Plummer told the paper that she has been a freedom fighter since 1954, and always believes that “our people should unite as one against our oppressors.” Grown men hang on her every word, and women clamor to hear her words of wisdom, all the while admiring her seasoned skill set and prowess.
At the age of 17, she joined the National Association for the Advancement of Colored People, after witnessing what she calls a racist unjustified act by the United Nations. “I didn’t just want to be a witness, I wanted to be a part of the movement,” she said with glaring honesty. Since then she continued to speak against racial discrimination in the Black community. She has participated in several thousand protests, rallies and victories over the years, such as successfully shutting down the “Scottsboro Boys” musical in 2009, closing down retail stores in Harlem in the honor of Malcolm X’s birthday, bringing awareness and calls for justice for U.S. political prisoners, campaigning to get rid of inexperienced Schools Chancellor Kathy Black and fighting against unchecked police brutality and the influx of drugs, guns and gentrification in the Black communities. These actions are just a few examples of the work that Plummer has engaged in.

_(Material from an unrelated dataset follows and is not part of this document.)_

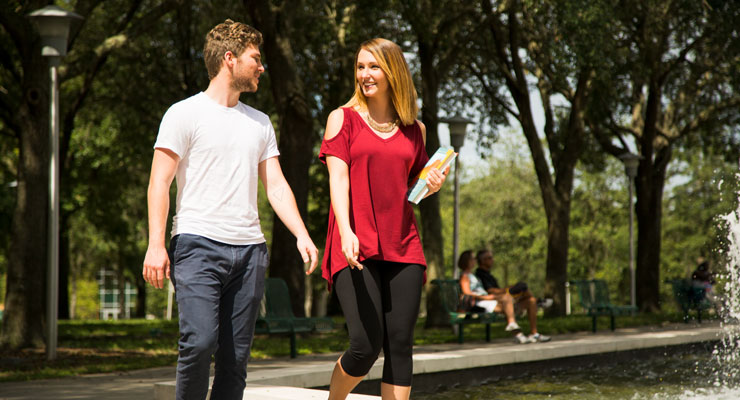 One male and one female student walking across the USF Tampa campus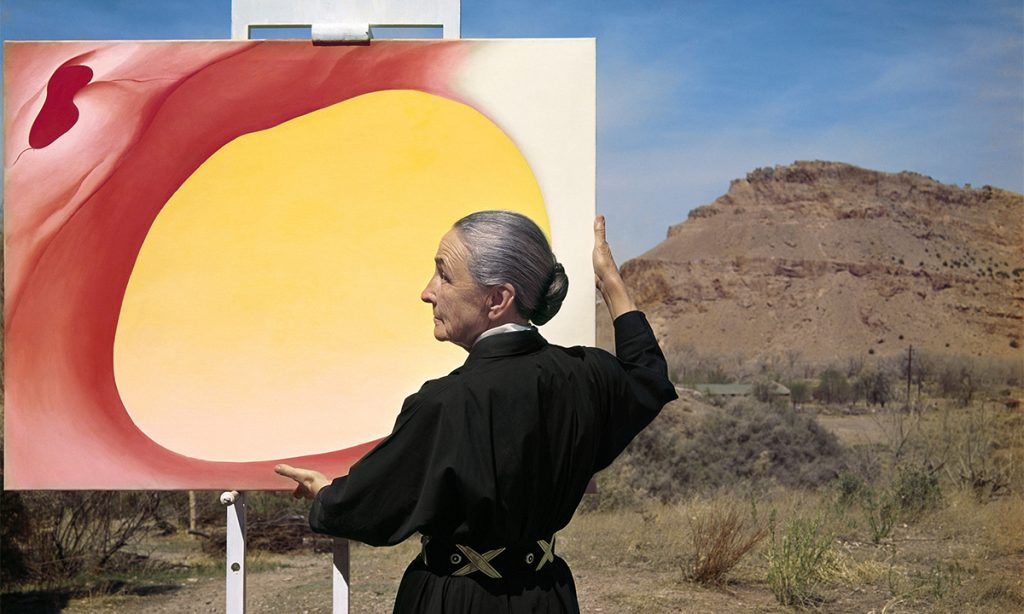 "Tony Vaccaro, Georgia O'Keefe with ""Pelvis Series, Red with Yellow"" and the desert, 1960. Georgia O'Keeffe Museum. Courtesy of Tony Vaccaro studio."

Bringing to mind the words often attributed to fearsome abolitionist Harriet Tubman, “I freed a thousand slaves, I could have freed a thousand more if only they knew they were slaves,” Plummer told the Amsterdam News, “What change we could have if we all united in great numbers.” She believes that to effect change in our communities, we should join local organizations and participate in the movement. “You cannot expect a change when you are not a part of the solution,” she said. In fact, in 1986, as local, national and international issues brought many matters of social, economic, judicial and political injustices to a head, along with Sonny Abubadika Carson and many other eminent activists, Plummer created a civil rights organization, on Dec. 12, 1986.
The December 12th Movement’s mission was, and is, to bring awareness to Black people and solutions to the institutionalized wrongdoing by governments visited upon targeted Black communities. For years their slogans, such as “Whose streets? Our streets!” “How we gonna win? The hard way!” have spoken to their No. 1 raison d’être, that they “want all of us to unite as one so that we can fight against our oppressors.” This movement has brought the group to international conferences and meetings in countries such as Zimbabwe, South Africa, Haiti, Belgium and Venezuela. After Brooklyn-based activist Carson died in December 2002, Plummer became the head of the December 12th Movement.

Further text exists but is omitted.